• Bloomberg


U.S. President Donald Trump said the dollar is too strong and took a swipe at Federal Reserve Chairman Jerome Powell as someone who “likes raising interest rates.”

The dollar was quoted lower against the euro and the yen in early Asia-Pacific trading hours on Monday after Trump’s comments over the weekend.

The U.S. economy is doing well despite the actions of the central bank, Trump said during a wide-ranging speech Saturday at the Conservative Political Action Conference in National Harbor, Maryland.

“I want a strong dollar, but I want a dollar that does great for our country, not a dollar that’s so strong that it makes it prohibitive for us to do business with other nations and take their business,” Trump said.

He didn’t mention Powell by name, but referenced “a gentleman that likes raising interest rates in the Fed, we have a gentleman that loves quantitative tightening in the Fed, we have a gentleman that likes a very strong dollar in the Fed.”

“Essentially there’s no inflation,” Trump said.

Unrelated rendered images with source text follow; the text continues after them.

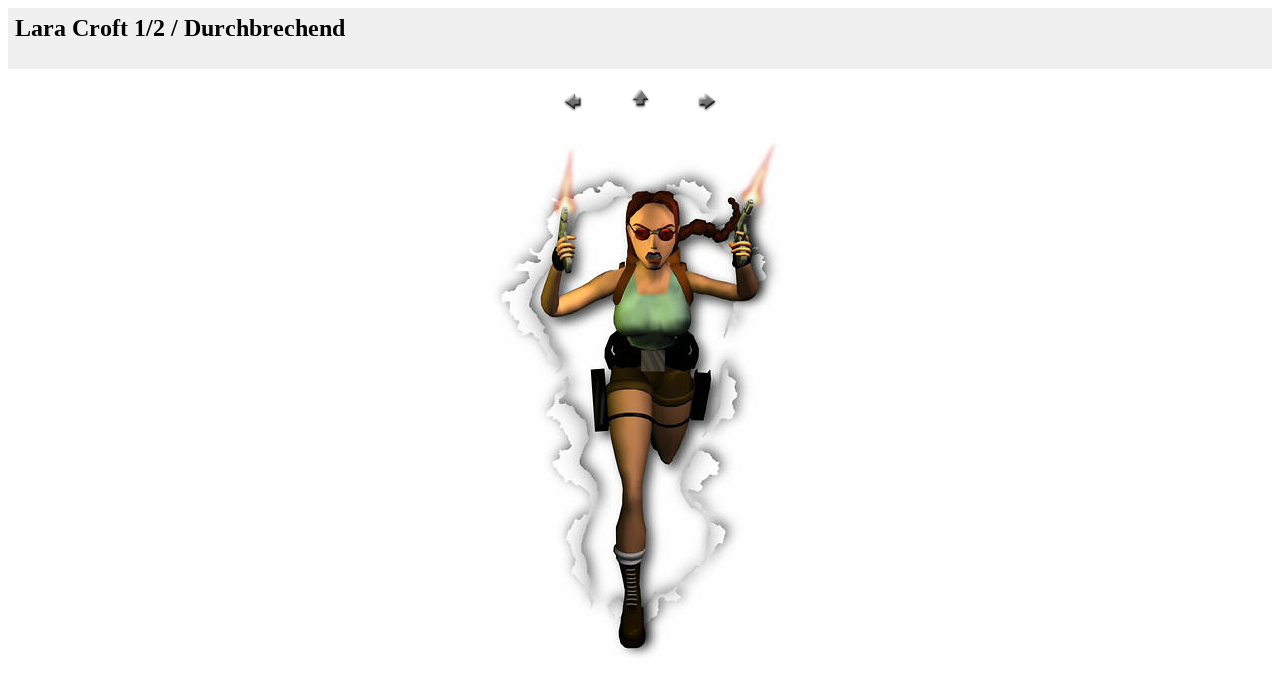

--- FILE ---
content_type: text/html
request_url: https://joinjoe.de/Gallery/Girls/lara1/Seiten/Durchbrechend.htm
body_size: 966
content:
<HTML>
	<HEAD>
		<TITLE>Durchbrechend</TITLE>
		<META name="generator" content="Adobe Photoshop(R) Web Photo Gallery">
		<META http-equiv="Content-Type" content="text/html; charset=iso-8859-1">
	</HEAD>

<BODY bgcolor="#ffffff" link="#ff0000" vlink="#52188C">

<TABLE border="0" cellpadding="5" cellspacing="2" width="100%" bgcolor="#f0f0f0">
<TR>
	<TD><H2>Lara Croft 1/2 / Durchbrechend</H2></TD>
</TR>
</TABLE>

<P><CENTER>
<TABLE border="0" cellpadding="0" cellspacing="2" width="200">
<TR>
	<TD width="80" align="center"><A href="bubbles_s.htm"><IMG src="../Bilder/previous.gif" height="30" width="30" border="0" alt="Zur&#252;ck"></A></TD>
	<TD width="80" align="center"><A href="../index.htm"><IMG src="../Bilder/home.gif" height="30" width="30" border="0" alt="Home"></A></TD>
	<TD width="80" align="center"><A href="Enterprise%20Raider.htm"><IMG src="../Bilder/next.gif" height="30" width="30" border="0" alt="Weiter"></A></TD>
</TR>
</TABLE>
</CENTER></P>

<P><CENTER><IMG src="../Bilder/Durchbrechend.jpg" border="0" alt="Durchbrechend"></CENTER></P>
</BODY>

</HTML>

“Can you imagine if we left interest rates where they were, if we didn’t do quantitative tightening. Taking money out of the market if we didn’t do quantitative talk, and this would lead to a little bit lower dollar,” he said.

Trump said the U.S. “is booming like never before,” while other countries are “doing very poorly, and that makes it even harder for us to be successful.”

Fed officials kept their target range for the federal funds rate on hold, at 2.25 percent to 2.5 percent, when they met in late January. They’ll gather again in Washington on March 19 and 20, when most economists and investors expect they’ll again leave rates unchanged.

Powell last week repeated the Fed’s recent mantra of being “patient” on future rate moves. Trump in late 2018 repeatedly castigated Powell and the central bank for the series of rate increases made from record low levels achieved during the severe recession a decade ago.

“The only problem our economy has is the Fed,” Trump tweeted on Dec. 24. A few days before that, Bloomberg reported that Trump had discussed firing Powell, his pick to lead the Fed, out of frustration with the string of rate increases.

Since then, though, Trump and Powell discussed the economy over a steak dinner in early February, and Trump’s criticism subsided — especially after the Fed emphasized a more patient approach. The Federal Open Market Committee in January termed inflation pressures “muted,” a key reason to go slow on future rate increases.

The Trump-Powell dinner was characterized at the time as casual and productive by Treasury Secretary Steven Mnuchin, who was also present, and monetary policy wasn’t discussed. Mnuchin said another get-together may happen.

Saturday’s return to the topic of the Fed by Trump came during a more than two-hour speech in which the president touched on an array of long-standing grievances.